From that day in August of 2006 until last November, I hadn’t gone longer than a few months without some sort of love interest in my life. Most of them weren’t worth the effort. We didn’t click or even really appreciate each other, we just kept each other from being lonely. That’s a huge stretch of my life of simply avoiding loneliness…eight years. Arguably some of the most important years in life for figuring out who you are and what you want from life. In that time, I can say with certainty that I was only with one person who even slightly understood the underlying thoughts driving my actions, who was able to get through the surface, get to know the real person underneath, and actually be supportive of that person.

I’ve had crushes since last November. I’ve been so interested in this one person that it’s torn me up inside. I’ve gotten my hopes up, those same hopes obliterated, and my emotions all tangled up that I haven’t been able to decipher up from down and good from bad. The most irritating part? I’ve taken all the blame. I’ve just viewed it all as something I’ve been doing wrong, that I’m not good enough. It’s a terrible way to think. Really, there is no blame to be placed. There is no wrong person in this situation. It’s just that there are feelings that aren’t reciprocated and nothing will change that.

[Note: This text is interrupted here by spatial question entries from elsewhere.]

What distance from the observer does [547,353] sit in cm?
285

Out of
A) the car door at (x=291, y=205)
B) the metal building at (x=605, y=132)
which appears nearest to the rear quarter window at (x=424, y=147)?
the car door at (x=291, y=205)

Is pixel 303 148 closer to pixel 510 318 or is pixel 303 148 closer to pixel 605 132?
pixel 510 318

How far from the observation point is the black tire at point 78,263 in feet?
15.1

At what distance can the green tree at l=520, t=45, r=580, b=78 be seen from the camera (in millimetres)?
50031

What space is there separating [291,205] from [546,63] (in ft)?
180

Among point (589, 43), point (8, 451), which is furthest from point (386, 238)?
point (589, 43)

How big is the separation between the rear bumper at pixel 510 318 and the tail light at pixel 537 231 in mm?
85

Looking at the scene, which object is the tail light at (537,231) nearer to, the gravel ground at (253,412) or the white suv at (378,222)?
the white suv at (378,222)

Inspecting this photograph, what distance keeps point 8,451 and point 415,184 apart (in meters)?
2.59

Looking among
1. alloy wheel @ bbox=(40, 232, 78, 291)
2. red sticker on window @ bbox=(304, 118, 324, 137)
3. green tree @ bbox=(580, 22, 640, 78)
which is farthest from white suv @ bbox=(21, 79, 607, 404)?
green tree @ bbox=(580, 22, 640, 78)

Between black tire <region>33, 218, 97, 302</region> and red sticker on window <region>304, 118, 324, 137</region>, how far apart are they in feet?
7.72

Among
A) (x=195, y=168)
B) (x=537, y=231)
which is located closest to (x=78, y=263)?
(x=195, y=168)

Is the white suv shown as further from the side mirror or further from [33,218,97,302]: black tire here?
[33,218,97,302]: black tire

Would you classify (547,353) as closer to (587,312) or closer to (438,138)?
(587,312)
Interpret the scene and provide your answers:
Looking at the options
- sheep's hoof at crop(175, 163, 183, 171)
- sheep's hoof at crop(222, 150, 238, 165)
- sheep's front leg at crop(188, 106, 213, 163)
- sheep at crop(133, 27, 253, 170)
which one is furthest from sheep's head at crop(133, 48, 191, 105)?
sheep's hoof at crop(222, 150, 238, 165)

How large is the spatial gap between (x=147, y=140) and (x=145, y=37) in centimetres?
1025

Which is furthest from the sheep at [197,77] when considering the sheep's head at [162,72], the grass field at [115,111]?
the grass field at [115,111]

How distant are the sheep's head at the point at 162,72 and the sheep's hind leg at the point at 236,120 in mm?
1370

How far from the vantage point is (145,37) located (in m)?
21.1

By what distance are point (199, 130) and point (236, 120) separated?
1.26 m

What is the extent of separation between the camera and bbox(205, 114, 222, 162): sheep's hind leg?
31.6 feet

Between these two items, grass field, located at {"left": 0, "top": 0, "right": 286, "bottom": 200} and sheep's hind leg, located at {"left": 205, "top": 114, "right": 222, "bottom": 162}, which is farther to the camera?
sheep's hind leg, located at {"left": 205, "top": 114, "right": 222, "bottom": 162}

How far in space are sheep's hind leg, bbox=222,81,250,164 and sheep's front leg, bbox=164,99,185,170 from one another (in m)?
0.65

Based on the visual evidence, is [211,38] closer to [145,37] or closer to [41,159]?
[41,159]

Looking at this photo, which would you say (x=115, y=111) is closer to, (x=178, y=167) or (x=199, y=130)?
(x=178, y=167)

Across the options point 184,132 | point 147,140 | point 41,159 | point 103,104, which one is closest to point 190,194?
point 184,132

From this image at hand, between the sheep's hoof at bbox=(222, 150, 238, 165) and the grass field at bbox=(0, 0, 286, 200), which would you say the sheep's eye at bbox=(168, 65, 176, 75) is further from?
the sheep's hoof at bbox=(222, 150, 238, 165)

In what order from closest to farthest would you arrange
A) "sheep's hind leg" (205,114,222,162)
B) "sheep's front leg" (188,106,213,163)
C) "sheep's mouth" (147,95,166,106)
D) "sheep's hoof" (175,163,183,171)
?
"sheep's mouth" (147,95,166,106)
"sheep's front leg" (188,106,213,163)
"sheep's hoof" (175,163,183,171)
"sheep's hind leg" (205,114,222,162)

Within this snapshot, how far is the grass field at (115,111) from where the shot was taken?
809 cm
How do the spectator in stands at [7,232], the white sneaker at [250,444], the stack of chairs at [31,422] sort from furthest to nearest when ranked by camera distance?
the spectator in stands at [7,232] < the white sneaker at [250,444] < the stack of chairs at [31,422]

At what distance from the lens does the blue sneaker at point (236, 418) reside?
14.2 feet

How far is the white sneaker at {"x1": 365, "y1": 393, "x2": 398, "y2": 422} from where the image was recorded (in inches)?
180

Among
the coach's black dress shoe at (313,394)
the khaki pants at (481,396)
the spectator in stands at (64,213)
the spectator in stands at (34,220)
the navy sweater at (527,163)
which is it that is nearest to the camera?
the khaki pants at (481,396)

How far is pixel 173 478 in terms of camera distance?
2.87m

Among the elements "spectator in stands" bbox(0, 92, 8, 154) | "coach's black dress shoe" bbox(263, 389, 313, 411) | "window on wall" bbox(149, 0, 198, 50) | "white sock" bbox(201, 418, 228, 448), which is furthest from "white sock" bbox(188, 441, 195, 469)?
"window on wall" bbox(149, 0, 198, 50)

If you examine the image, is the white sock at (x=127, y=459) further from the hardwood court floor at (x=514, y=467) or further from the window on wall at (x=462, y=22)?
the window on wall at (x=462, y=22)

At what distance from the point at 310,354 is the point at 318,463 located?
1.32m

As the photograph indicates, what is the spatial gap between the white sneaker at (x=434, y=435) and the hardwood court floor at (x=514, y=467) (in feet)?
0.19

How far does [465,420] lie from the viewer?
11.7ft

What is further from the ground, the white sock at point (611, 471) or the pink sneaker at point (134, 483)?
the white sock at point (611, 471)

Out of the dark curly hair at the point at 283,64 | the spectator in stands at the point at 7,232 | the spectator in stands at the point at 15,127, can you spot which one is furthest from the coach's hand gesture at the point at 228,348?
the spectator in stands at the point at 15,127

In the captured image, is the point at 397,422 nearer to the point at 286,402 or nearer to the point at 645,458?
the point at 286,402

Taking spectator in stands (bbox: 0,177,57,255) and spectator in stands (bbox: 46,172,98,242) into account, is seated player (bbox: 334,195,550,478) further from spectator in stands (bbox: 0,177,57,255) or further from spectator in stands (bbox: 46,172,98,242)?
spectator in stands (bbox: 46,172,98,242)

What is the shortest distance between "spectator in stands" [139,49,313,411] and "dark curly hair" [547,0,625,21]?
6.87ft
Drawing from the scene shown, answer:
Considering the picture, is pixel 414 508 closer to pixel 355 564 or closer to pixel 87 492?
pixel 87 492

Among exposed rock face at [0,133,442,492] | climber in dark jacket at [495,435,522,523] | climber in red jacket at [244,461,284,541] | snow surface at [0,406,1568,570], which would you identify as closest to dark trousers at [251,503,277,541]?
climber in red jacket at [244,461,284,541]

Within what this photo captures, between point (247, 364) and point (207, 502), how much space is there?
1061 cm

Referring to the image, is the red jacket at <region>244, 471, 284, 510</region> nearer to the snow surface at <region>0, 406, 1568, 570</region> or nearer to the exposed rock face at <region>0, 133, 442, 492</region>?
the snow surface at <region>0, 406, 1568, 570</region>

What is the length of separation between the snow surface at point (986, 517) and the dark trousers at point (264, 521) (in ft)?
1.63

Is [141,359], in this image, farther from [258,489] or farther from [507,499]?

I think accepting that fact is a good first step in beginning to appreciate myself. In stopping the blame and degrading attitude I have toward myself. It’s so self-destructive. If healing is going to continue, if I’m going to finally be able to be proud of who I am and what I’m doing with my life, the self-destructive behavior has to take a permanent vacation. I’m not giving myself a specific time frame for this break from the idea of relationships and dating, but I am making a very specific declaration for myself to end all ideas of being with another person until I can fully be content and joyful with who I am, what I’m doing, and where I’m going in life.